程梨随着他看来,缓缓地将函面背了过去,但觉哥哥猜到了这是灵鸢的来信,也便笑着主动说了出来。
“哥认出来了?是灵鸢。
”
程泽安怔了一下,愕然抬眸,看向妹妹,面上讶色乍现。
“灵鸢?”
程梨莞尔一笑:“是呀,她袖口上常绣一只小小的鸢,哥没发现?”
程泽安再度敛眉,像个老伯伯似得弯着腰身过来,抬手将那信函翻过,又看了看:“你说这小鸟是鸢?”
程梨被哥哥逗笑,拿着帕子轻轻掩了下唇:“是呀!”
程泽安直起身,摇头:“我不知道,我怎会往人家小姑娘的袖口上看......”
程梨想想也是。
她本来也不知,因着和灵鸢朝夕相处过阵子,方才知道。
她几乎每件衣服的袖口上都会绣上一只小小的鸢。
程梨道:“那哥刚才怎么好像认得似的?”
程泽安早站直了身子:“我是看着有些眼熟,但不是在灵鸢的袖口上,是别人,你哥我,还没那么龌龊,没事乱看人家小姑娘的袖口。
”
程梨奇道:“别人的袖口?”
程泽安“啊”了一声,而后正色:“哥在叶庭筠的袖口上看到过这只鸟,前阵子他不是围剿了宁阳王,救了我!归回的路上一起睡过两宿,那时看到的。
”
罢笑:“你说他表面瞧着寒面凝霜,铁骨铮铮,冷酷的很,却在袖口上绣了个可可爱爱的小鸟,是不是很好笑!”

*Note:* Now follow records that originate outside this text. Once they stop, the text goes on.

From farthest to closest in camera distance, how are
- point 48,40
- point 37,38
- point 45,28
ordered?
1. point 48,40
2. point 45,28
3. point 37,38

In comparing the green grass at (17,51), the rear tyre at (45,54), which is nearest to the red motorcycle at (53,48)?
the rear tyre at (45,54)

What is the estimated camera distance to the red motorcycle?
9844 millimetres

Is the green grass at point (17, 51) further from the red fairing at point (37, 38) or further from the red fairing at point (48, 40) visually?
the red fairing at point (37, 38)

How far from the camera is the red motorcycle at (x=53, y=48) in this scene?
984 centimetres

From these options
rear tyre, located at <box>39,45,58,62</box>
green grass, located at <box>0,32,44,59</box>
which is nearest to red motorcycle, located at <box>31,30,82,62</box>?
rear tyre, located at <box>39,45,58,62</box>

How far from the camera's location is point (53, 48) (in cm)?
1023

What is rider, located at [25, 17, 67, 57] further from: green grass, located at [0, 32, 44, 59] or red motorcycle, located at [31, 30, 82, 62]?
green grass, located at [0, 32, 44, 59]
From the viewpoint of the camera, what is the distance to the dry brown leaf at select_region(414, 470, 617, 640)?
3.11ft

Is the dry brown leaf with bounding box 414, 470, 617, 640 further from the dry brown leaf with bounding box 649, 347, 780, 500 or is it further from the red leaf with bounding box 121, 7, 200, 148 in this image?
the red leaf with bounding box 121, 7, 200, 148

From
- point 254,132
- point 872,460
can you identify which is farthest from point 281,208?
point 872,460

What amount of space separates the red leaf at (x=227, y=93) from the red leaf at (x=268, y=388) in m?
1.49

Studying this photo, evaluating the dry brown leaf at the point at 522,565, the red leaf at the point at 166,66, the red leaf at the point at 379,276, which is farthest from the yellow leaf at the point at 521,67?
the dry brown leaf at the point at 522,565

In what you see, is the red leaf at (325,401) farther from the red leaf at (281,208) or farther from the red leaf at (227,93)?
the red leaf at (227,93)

程梨乍听顿了下,旋即也笑了出来:“确实让人意想不到。
”
她见过叶霆筠,知道他什么样,很难想象,但转念:“或是有着什么特别的含义?”
程泽安笑道:“阿梨猜对了,听他近卫说,这事和她妻子有关,他妻子喜欢在他和孩子的袖口上绣小鸟,但据说他的妻子和孩子都死了,死了后,他便开始自己绣,想念亡妻吧。
”
程梨听罢心中有些难过:“想不到,竟是个痴情之人。
”
程泽安道:“是啊!”
接着转了话题,小声道:“萧怀玹有没有再来纠缠阿梨?”
程梨听到他的名字,眼中明显有了些许变化,摇了头。
程泽安站直身子,没说话,但心中知晓,他可不是没来,相反,没少来,只是,没敢进来罢了。
有一夜,程泽安看到一辆马车在他家附近转了足足三十几遍,折腾了两个多时辰,走后他特意亲自跟了上去,瞧得清楚,驶向皇宫了,不是他萧怀玹是谁?